WHAT IS NEEDED | Repeat only the lines from the one holding "What gap in" down to the last line of the listing below, including both of those lines.

RECORDS FOR THE EXERCISE |

● ● ● ●

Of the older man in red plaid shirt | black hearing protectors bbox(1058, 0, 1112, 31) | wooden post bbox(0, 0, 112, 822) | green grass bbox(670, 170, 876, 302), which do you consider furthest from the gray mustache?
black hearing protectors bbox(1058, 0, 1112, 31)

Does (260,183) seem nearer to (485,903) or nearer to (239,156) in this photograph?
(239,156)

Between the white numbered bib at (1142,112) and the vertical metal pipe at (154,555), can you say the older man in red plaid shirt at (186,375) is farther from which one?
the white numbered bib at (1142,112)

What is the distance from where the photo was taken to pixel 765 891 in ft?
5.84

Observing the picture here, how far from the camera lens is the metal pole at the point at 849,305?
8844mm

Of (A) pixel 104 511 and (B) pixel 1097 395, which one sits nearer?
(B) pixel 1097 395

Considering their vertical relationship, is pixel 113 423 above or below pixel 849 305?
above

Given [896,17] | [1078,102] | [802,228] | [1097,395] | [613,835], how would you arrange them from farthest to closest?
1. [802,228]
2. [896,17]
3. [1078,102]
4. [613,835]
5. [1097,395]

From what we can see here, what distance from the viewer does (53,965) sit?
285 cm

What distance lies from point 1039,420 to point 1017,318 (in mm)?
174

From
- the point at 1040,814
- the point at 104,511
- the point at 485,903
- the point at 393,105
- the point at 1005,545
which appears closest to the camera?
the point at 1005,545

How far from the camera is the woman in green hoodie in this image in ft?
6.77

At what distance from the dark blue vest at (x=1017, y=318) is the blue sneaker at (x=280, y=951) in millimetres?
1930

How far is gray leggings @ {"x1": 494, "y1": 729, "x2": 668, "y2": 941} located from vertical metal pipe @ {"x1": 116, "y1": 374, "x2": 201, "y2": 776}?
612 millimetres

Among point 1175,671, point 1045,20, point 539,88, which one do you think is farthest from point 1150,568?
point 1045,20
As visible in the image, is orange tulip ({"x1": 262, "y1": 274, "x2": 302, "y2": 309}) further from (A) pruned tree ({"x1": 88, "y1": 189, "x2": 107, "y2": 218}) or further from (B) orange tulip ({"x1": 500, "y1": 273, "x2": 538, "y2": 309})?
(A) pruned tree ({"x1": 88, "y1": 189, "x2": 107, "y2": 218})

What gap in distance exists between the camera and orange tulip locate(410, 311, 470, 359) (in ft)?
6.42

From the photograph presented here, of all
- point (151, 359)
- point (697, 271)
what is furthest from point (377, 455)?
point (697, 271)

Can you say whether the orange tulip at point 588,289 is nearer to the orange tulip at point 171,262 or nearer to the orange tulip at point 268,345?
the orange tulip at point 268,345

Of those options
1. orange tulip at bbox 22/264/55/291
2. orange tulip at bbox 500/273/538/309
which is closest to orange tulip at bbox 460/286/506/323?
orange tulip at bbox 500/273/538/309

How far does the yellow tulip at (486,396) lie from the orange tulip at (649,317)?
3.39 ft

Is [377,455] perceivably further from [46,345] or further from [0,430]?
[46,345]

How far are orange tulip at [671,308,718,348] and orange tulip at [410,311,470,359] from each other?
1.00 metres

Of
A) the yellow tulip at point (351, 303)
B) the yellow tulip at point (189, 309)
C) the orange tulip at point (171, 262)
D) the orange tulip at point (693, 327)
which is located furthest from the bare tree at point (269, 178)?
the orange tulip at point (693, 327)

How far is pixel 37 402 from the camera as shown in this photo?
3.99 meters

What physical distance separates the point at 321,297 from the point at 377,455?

● ● ● ●

SOLUTION TO THIS EXERCISE |
What gap in distance exists between the camera and orange tulip locate(410, 311, 470, 359) (in ft)?
6.42

From the photograph presented here, of all
- point (151, 359)
- point (697, 271)
what is furthest from point (377, 455)?
point (697, 271)

Can you say whether the orange tulip at point 588,289 is nearer to the orange tulip at point 171,262 or nearer to the orange tulip at point 268,345?
the orange tulip at point 268,345

Of those options
1. orange tulip at bbox 22/264/55/291
2. orange tulip at bbox 500/273/538/309
which is closest to orange tulip at bbox 460/286/506/323?
orange tulip at bbox 500/273/538/309

How far does the yellow tulip at (486,396) lie from the orange tulip at (649,317)?
3.39 ft

Is [377,455] perceivably further from [46,345] or further from [0,430]?
[46,345]

How far are orange tulip at [671,308,718,348] and orange tulip at [410,311,470,359] from each other?
1.00 metres

Of
A) the yellow tulip at point (351, 303)
B) the yellow tulip at point (189, 309)
C) the orange tulip at point (171, 262)
D) the orange tulip at point (693, 327)
which is located furthest from the bare tree at point (269, 178)?
the orange tulip at point (693, 327)

How far is pixel 37 402 from the camera as shown in this photo?
3.99 meters

What physical distance separates the point at 321,297 from the point at 377,455?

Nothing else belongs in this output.